On social media and elsewhere, the words of Dr. Anthony Fauci have been treated as gospel since the coronavirus pandemic first hit the U.S. early last year and the infectious diseases expert stepped into the spotlight to serve as a top adviser to the White House on the public health crisis.
But now, some outlets are reporting that there may be a conflict of interest involving Fauci’s daughter that could derail his long-standing reputation. Thus far, the mainstream media hasn’t picked up the story, however.
A conflict of interest?
While Fauci has been basking in the praise he’s received on Twitter over the last several months, his daughter Alison has been working as a software engineer for the Jack Dorsey-led social media company — in fact, she’s reportedly been there since 2014, as was first revealed by Heavy.com in a mid-2020 report.
Her employment there wouldn’t be an issue, except for the fact that Twitter has taken a particularly heavy-handed approach to managing “misinformation” about COVID-19. With Dr. Fauci on the frontlines of the information battle, his daughter’s ties to a company that has played gatekeeper for much the last year have some conservative outlets crying foul.

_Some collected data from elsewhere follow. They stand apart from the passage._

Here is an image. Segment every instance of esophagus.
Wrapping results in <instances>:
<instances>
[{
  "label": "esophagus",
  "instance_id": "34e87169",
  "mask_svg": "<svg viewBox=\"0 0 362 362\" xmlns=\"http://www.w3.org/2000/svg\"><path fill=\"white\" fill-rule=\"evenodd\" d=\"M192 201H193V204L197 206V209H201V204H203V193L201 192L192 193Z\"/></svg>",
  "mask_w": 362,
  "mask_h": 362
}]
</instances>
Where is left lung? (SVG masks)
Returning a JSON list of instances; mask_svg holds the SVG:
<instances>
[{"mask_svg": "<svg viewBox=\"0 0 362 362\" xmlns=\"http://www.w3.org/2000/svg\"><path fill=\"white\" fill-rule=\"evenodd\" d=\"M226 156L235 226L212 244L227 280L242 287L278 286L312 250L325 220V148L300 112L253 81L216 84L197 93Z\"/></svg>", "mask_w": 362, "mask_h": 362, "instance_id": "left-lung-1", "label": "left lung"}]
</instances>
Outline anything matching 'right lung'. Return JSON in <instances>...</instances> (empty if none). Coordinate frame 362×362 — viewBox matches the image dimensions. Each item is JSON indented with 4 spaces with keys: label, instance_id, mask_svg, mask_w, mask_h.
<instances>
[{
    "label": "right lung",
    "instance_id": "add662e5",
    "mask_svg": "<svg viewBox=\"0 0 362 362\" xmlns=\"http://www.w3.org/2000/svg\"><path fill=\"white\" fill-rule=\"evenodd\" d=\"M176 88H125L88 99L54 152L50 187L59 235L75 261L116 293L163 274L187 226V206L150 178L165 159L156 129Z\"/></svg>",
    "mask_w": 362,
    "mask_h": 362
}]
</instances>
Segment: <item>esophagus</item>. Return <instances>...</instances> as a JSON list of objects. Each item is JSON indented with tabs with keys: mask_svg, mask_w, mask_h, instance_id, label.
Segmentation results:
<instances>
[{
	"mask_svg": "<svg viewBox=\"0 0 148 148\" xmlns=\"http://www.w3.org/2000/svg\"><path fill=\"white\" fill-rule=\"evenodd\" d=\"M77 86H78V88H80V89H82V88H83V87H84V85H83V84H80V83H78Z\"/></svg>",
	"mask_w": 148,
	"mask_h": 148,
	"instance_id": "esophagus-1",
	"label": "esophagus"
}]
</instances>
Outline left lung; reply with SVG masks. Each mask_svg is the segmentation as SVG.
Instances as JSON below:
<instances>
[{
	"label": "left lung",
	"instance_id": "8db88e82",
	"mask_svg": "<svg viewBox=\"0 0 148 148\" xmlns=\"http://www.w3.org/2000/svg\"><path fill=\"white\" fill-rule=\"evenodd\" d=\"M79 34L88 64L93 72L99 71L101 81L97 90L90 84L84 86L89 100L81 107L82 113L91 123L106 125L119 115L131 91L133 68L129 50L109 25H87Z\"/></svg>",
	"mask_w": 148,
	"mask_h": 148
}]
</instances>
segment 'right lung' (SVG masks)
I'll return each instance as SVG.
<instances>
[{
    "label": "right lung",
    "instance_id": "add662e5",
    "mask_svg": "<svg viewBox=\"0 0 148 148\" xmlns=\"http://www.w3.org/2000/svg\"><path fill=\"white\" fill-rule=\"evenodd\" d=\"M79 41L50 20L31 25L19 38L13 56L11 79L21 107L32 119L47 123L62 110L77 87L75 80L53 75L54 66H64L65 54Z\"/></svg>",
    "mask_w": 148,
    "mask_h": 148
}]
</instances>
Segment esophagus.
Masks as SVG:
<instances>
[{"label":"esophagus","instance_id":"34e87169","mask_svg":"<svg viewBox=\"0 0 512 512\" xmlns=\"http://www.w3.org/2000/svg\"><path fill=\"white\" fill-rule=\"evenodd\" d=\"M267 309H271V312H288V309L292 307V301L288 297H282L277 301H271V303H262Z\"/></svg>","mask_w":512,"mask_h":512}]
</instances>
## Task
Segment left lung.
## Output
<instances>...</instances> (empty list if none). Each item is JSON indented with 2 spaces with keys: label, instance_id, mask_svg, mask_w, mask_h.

Twitter, for its part, first promised in March 2020 that it would be “expanding” its “safety rules to include content that could place people at a higher risk of transmitting COVID-19.”
Among the new rules: Twitter vowed to remove content that denies “expert guidance;” encourages “fake or ineffective treatments, preventions, and diagnostic techniques;” or is otherwise misleading with regard to recommendations from “experts and authorities.”
There’s no evidence Dr. Fauci’s daughter had a role in changing Twitter’s guidelines, but that hasn’t stopped many from speculating.
Fauci under fire
In the meantime, Dr. Fauci is also coming under fire for his recent criticism of states that are relaxing their COVID-19 protocols as vaccine distribution picks up and new cases of the disease drop off across the country.
According to The Hill, Fauci told CNN this week that while he understands that state leaders like Texas Gov. Greg Abbott (R) want to get back to “normality,” America just isn’t ready for that yet, in his view.
“I understand the need to want to get back to normality, but you’re only going to set yourself back if you just completely push aside the public health guidelines — particularly when we’re dealing with anywhere from 55 [thousand] to 70,000 infections per day in the United States,” he said.
But while Fauci continues to warn against complacency, business owners in Abbott’s Lone Star State are already grateful that the reins are finally being loosened.
“This past year has been so hard for everybody, for people like us and all the other small business owners,” one fourth-generation business owner told Houston’s KHOU 11. “This comes as a huge relief for people like us.”